» SOURCE EXTRACT
Your latest CD is a tribute to Benny Goodman. When did you first come across his playing?

Years ago now. I must have been 7 or 8 years old. I was on a trip to America and bought one of his CDs when I was out there, and listened to it so much that it didn’t play any more. I was always aware of his music and what he did, especially on the classical side. It wasn’t until many years later that I found this CD again. After listening to it I thought, 'I quite like this - I might start a band myself'. I’d always had a love of jazz, but listening to this CD and talking with a lot of people that were involved in the jazz scene really sparked my imagination

How did you go about forming your ensemble for this recording?

It was all down to the pianist and arranger Neal Thornton. Without him there wouldn’t be a group. I met up with him, and he had a lot of really good ideas. He obviously knows almost everyone in the London jazz scene and has been playing in it for many years. He had some ideas for players that might be good for this, especially for the swing music, for which it's quite tricky to get the right feel. He suggested some people, and we met up and had a rehearsal, and that was it.

As a classical player, how big is the jump to playing swing?

In classical music you have all the notes written down and most of the time that’s what you play. Obviously in jazz there’s a lot of improvisation, not uncertainty, but a certain amount of we’ll see what happens. You kind of have to go with it. It’s also a very relaxed atmosphere on stage. I find sometimes now on the classical side you have to act in a certain way, dress in a certain way. It’s not a bad thing, but in jazz it’s very relaxed. I don’t prefer either – I’ve always loved the classical world and always will, but this is just something a bit different.

So did you feel you had to become fully immersed in swing for this CD?

Definitely. The first couple of concerts were quite daunting. There’s so much to take in, and you have to be using your ears the whole time, even when you’re not playing. It’s not as easy as it looks! It’s one of those things that does require a tremendous amount of skill; some of the good players are absolutely amazing. Over the last year or so I’ve settled into it and I love it, it’s very different to doing classical stuff but equally exciting.

Was it quite a challenge to take on?

Obviously when you think of jazz and the clarinet, Benny Goodman is the first person you think of, but it’s not an easy place to start by any means. It’s somewhat deceptive – you listen to him and his band playing and it sounds very easy, but once you start listening in depth you realise how insanely difficult some of it is. Just to get a nice feel between the band is something that he would work extremely hard on. He had a bit of a reputation for not being very nice to deal with, but he demanded the best and that’s what gave the impression of ease and having fun.

Which are your highlights from this project?

My favourite piece to do in concert is ‘Sing, Sing, Sing’. The reason we didn’t put that on the CD is that hopefully we want to make another one. From beginning to end, there’s always something different for each concert that makes it special. Recently we played at Wigmore Hall, the opening of their late night series. It was a very interesting atmosphere being in the restaurant and the bar downstairs, but the audience love it and they can have a bit of a dance and a few drinks and everyone has fun. For me, the whole thing is very exciting and entertaining.

» SOURCE DATA
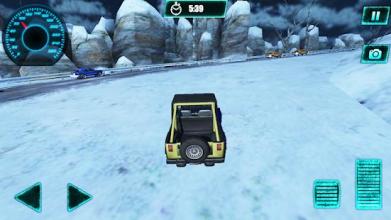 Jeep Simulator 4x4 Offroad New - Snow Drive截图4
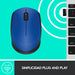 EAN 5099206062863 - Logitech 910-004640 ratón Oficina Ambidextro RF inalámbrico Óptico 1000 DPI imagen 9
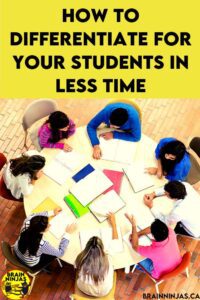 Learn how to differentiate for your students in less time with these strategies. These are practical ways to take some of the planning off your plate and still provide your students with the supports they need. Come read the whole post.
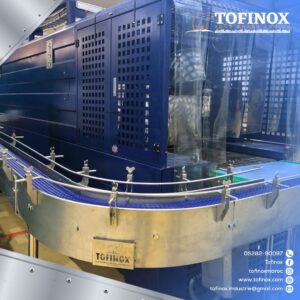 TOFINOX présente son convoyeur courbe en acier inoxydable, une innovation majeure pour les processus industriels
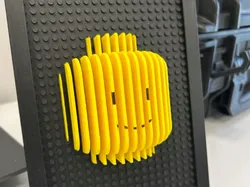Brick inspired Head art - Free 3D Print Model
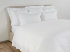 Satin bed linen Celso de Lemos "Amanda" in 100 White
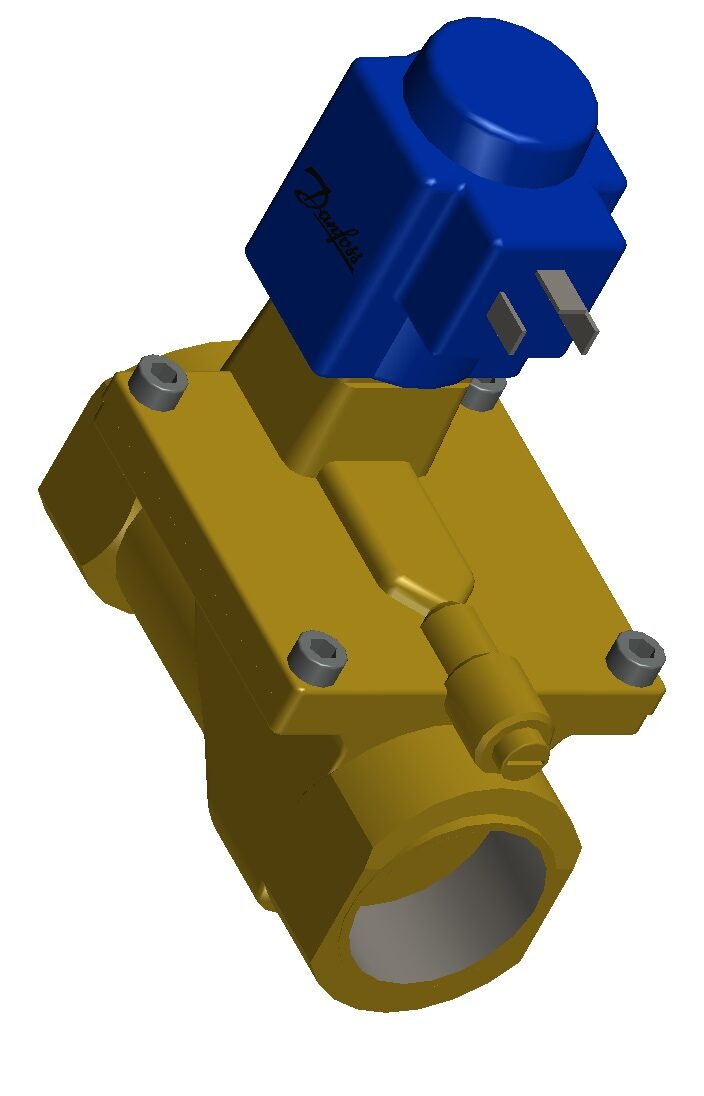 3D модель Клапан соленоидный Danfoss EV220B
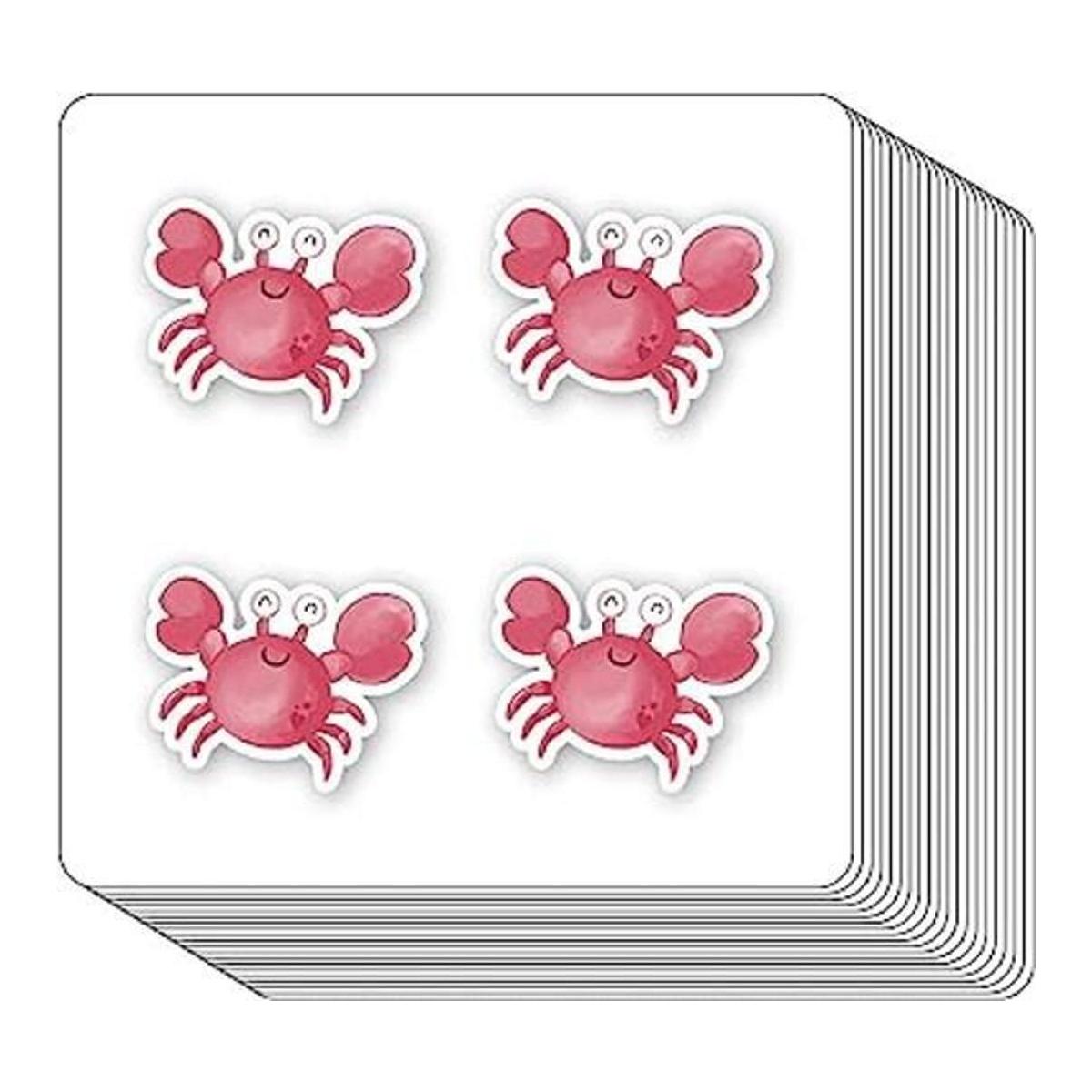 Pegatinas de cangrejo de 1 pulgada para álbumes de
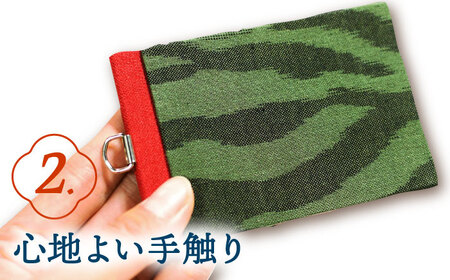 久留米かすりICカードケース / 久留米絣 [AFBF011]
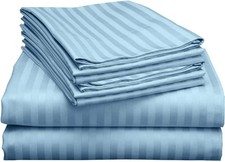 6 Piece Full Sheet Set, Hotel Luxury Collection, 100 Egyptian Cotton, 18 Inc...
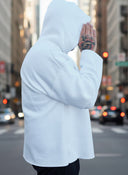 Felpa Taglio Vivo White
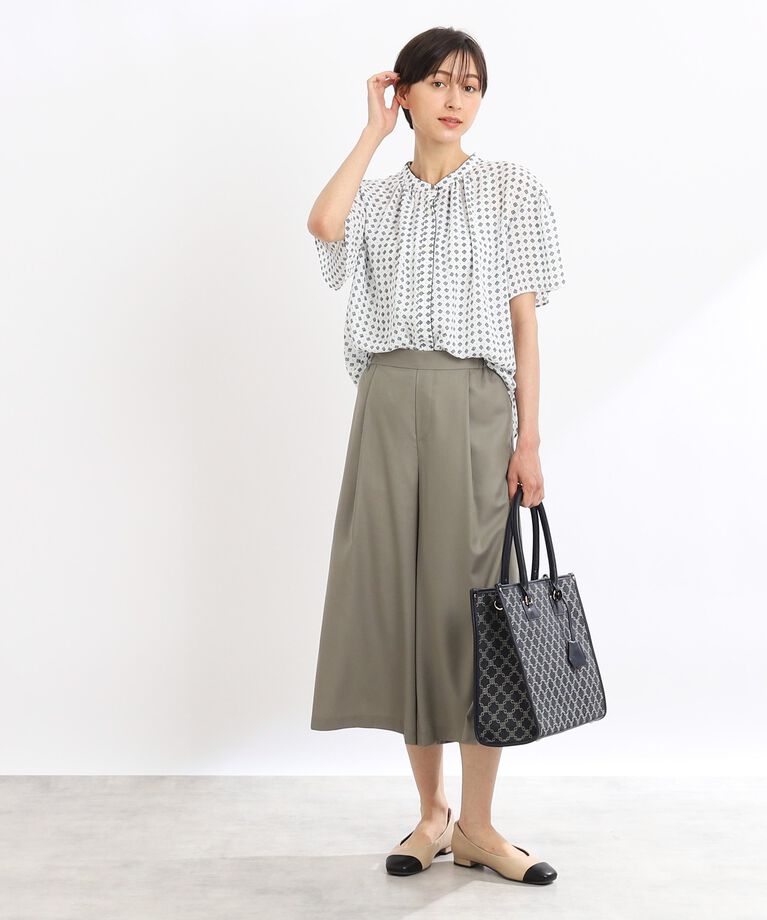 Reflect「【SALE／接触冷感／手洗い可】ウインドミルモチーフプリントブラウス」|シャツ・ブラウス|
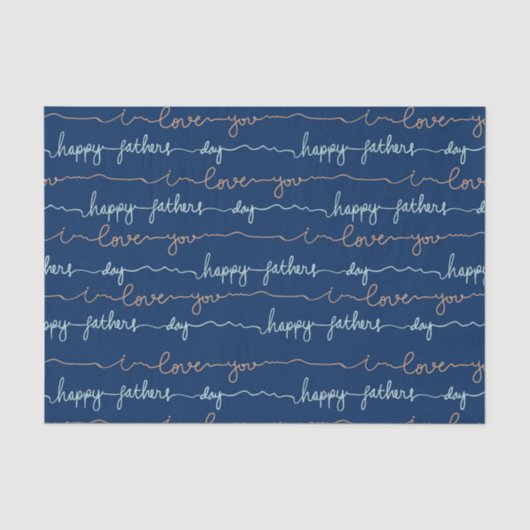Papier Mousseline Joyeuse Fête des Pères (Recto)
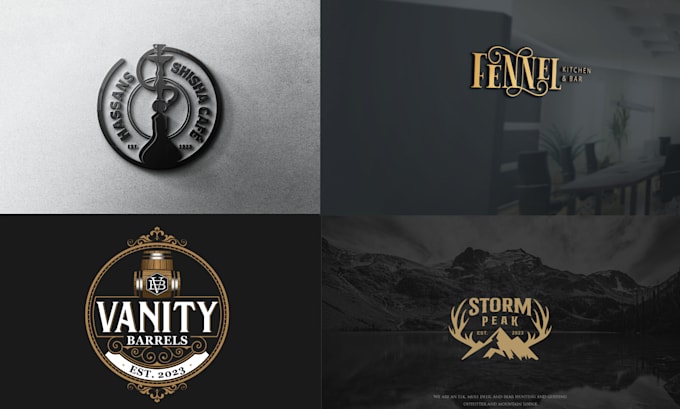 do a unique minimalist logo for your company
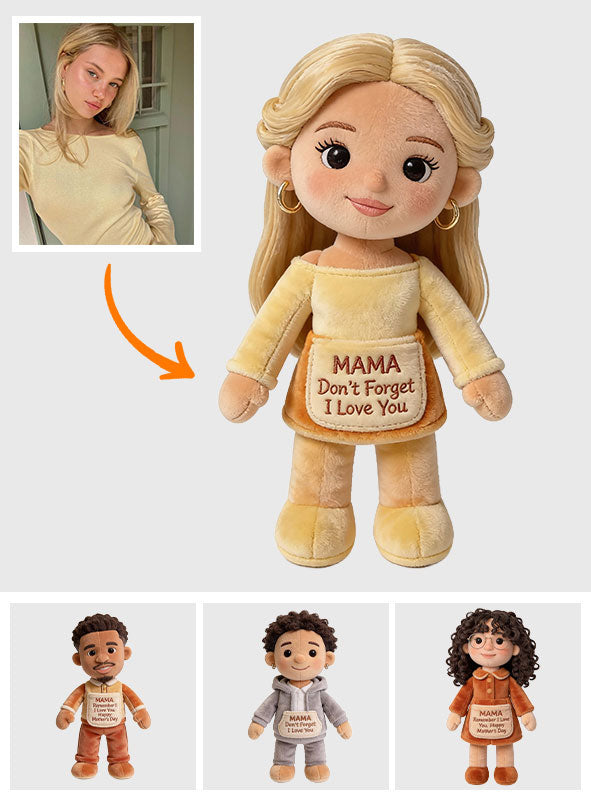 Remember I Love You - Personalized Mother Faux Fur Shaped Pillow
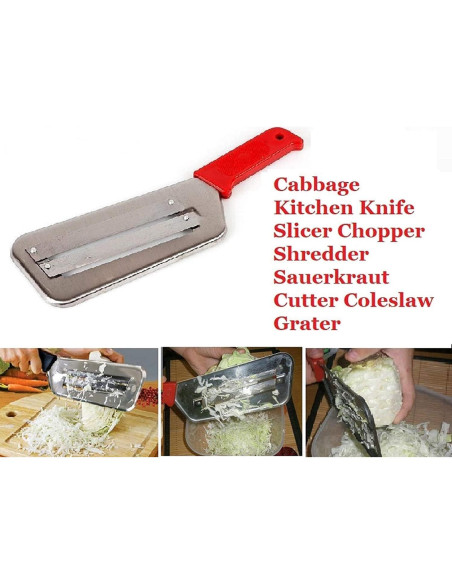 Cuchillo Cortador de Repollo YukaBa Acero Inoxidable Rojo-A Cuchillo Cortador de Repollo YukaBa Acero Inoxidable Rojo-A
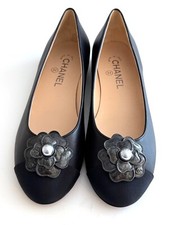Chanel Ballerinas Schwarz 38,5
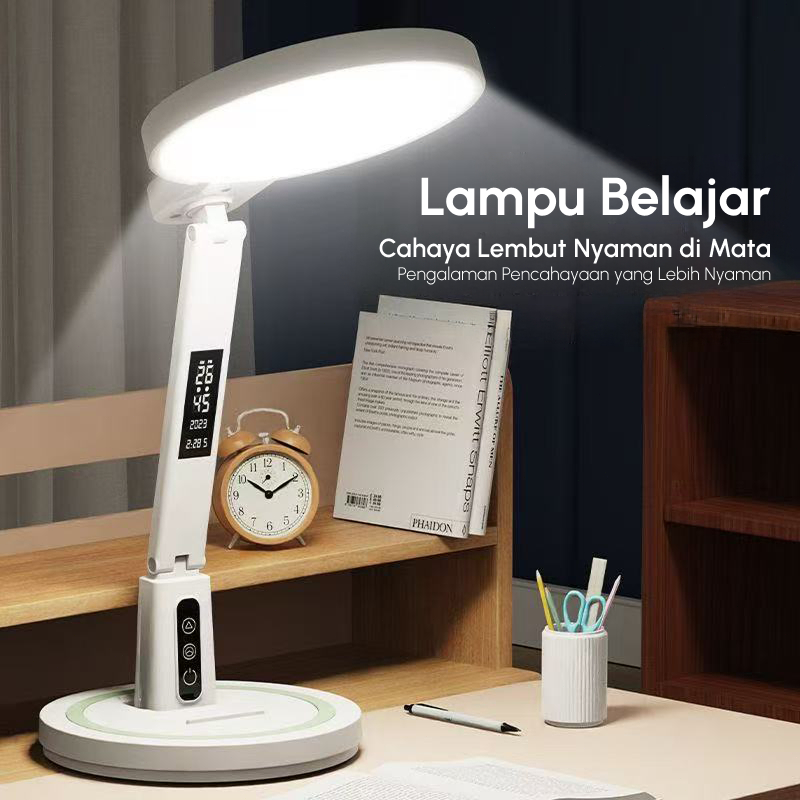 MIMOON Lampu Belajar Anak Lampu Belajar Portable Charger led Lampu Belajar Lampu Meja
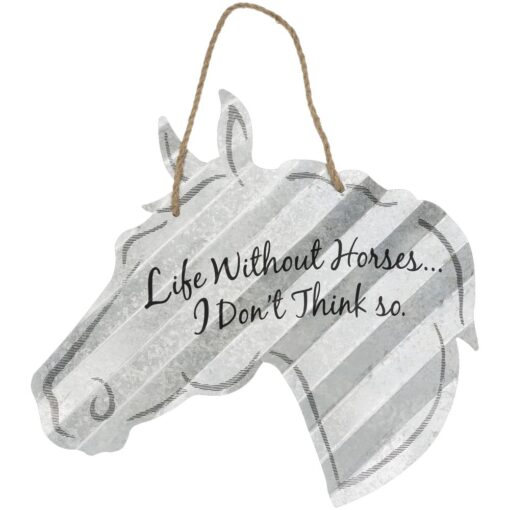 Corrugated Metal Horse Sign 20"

» TASKS
(1) List every place named in the Benny Goodman interview.
(2) Rewrite the Benny Goodman interview passage starting at "In classical music" and ending at "for this CD?", substituting "casual" for "relaxed".
The data above comes from a separate source.

» RESPONSES PER TASK
(1) America, London, Wigmore Hall

(2)
In classical music you have all the notes written down and most of the time that’s what you play. Obviously in jazz there’s a lot of improvisation, not uncertainty, but a certain amount of we’ll see what happens. You kind of have to go with it. It’s also a very casual atmosphere on stage. I find sometimes now on the classical side you have to act in a certain way, dress in a certain way. It’s not a bad thing, but in jazz it’s very casual. I don’t prefer either – I’ve always loved the classical world and always will, but this is just something a bit different.

So did you feel you had to become fully immersed in swing for this CD?